Saltar a contenido

9. Modularization

The definition of module libraries simplifies the writing of complex data analysis workflows and makes re-use of processes much easier.

Using the hello.nf example from earlier, you can convert the workflow’s processes into modules, then call them within the workflow scope.

9.1 Modules

Nextflow DSL2 allows for the definition of stand-alone module scripts that can be included and shared across multiple workflows.

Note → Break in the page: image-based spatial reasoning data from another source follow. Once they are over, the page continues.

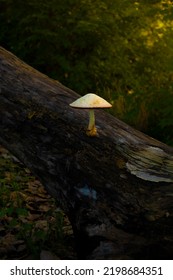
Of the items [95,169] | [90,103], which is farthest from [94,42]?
[90,103]

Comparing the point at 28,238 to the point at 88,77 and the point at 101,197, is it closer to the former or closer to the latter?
the point at 101,197

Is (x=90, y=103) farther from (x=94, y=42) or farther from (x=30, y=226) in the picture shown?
(x=94, y=42)

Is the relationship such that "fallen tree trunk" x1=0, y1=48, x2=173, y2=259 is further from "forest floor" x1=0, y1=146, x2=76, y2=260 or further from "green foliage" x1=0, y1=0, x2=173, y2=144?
"green foliage" x1=0, y1=0, x2=173, y2=144

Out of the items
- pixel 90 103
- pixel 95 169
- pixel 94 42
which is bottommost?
pixel 95 169

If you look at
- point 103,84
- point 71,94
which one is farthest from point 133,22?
point 71,94

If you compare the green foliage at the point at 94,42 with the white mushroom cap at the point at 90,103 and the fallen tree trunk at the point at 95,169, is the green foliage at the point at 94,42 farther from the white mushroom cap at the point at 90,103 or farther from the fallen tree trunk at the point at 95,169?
the white mushroom cap at the point at 90,103

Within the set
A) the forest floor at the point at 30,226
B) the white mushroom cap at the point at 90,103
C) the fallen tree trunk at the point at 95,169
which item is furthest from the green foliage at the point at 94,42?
the white mushroom cap at the point at 90,103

Each module can contain its own process or workflow definition.

9.1.1 Importing modules

Components defined in the module script can be imported into other Nextflow scripts using the include statement. This allows you to store these components in one or more file(s) that they can be re-used in multiple workflows.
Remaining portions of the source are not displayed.